> **INPUT DATA**:
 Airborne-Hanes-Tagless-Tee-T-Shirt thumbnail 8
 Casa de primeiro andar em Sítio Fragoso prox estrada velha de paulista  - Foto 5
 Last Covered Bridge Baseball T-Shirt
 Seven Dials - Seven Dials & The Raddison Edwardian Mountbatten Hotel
--
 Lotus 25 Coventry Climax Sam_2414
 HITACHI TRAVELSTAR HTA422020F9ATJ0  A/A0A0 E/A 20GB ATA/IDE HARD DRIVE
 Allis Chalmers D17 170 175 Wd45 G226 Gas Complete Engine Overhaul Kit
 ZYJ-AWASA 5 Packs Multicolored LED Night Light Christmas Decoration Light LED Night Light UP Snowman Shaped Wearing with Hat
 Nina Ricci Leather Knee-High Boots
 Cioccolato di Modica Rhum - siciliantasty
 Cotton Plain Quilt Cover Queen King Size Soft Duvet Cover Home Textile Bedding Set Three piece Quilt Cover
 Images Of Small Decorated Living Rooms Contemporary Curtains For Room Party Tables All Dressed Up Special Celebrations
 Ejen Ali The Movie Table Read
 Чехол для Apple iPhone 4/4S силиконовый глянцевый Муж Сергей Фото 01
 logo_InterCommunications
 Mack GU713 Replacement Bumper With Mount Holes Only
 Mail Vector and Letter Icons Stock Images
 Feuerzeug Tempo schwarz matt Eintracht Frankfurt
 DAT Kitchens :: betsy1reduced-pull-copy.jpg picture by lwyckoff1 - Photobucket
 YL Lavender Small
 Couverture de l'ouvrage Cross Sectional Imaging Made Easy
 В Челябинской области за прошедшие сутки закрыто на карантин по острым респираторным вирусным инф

> **WORK ITEM**: Would you please copy all lines in the data that contain the word "Shirt"?

> **FINISHED TASK**:
 Airborne-Hanes-Tagless-Tee-T-Shirt thumbnail 8
 Last Covered Bridge Baseball T-Shirt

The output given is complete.